Discussion topic: What are YOU being for Halloween? What's the grossest, most sexist Halloween costume you've ever seen?
(My boyfriend and I are going to be Bonnie and Clyde. Equal partnership, badass 1930's outlaws, the name "Bonnie"- where can you go wrong?)
Further Reading: The 10 Worst Sexy Halloween Costumes
Wednesday, September 30, 2009
It's almost October (already?!) and we are moving into Third Wave's first awareness month of the year.
October is Domestic Violence Awareness month, an issue that I and the other board members are very committed to. I recently completed an internship in a domestic violence agency, and my experience there reinforced my dedication to this cause.
Domestic violence is an issue that affects everyone. One in four women will be affected by it in their lifetimes. Look around at your four closest female friends: according to statistics, one of them has or will be involved in a domestic violence situation.
Domestic violence is a social problem that gets a fair amount of publicity, yet most people think that it can never affect them. It is an issue that spans across all ethnicities and class lines, and one that happens in every town and city in the United States. Some people think that only married people can be victims, but anyone in an intimate relationship can be a victim: gays, lesbians, teenagers, college students, and the elderly are all affected.

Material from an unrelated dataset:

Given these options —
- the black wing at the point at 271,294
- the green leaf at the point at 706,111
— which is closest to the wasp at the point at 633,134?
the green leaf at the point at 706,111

Here at Third Wave, we are committed to raising awareness about this issue on our campus. Our main event for this month is a Domestic Violence Vigil on October 28th at 8:00 PM.
We are also collaborating with Lesley's Community Service Club to hang up fliers around campus in our mission to raise awareness and empower victims.
Email firstname.lastname@example.org to be put on our email list and begin receiving emails about our meetings and events.
To learn more about domestic violence or receive help for your situation, click here.
Monday, September 28, 2009
Welcome to the first post from the young feminists of Lesley University!
We are members of Third Wave, Lesley's Feminism and Gender Issues Club. We believe in spreading the message of feminism: equality for all, through reproductive rights, economic equality, LGBTQ equality, and ending racism, sexism, misogyny and violence against women. We are young activists who are committed to making a change in the small community of our school, the larger community of Cambridge, and hopefully one day throughout the world!
This blog is maintained by the Third Wave executive board: Bonnie, Whitney, Kayla, and Annika. We have invited our members to contribute as well. We will be posting about our "topic of the month," upcoming events, and things that interest us. We invite you to comment and discuss what you read here (in a respectful manner, of course!)
We also invite you to click on the "Links That We Love" tab on your left, and to recommend some new ones. We hope to hear from you in the comments section, and see you at our meetings and events!
The next Third Wave meeting is Thursday, October 1st in the Lesley Women's Center at 6:15 PM.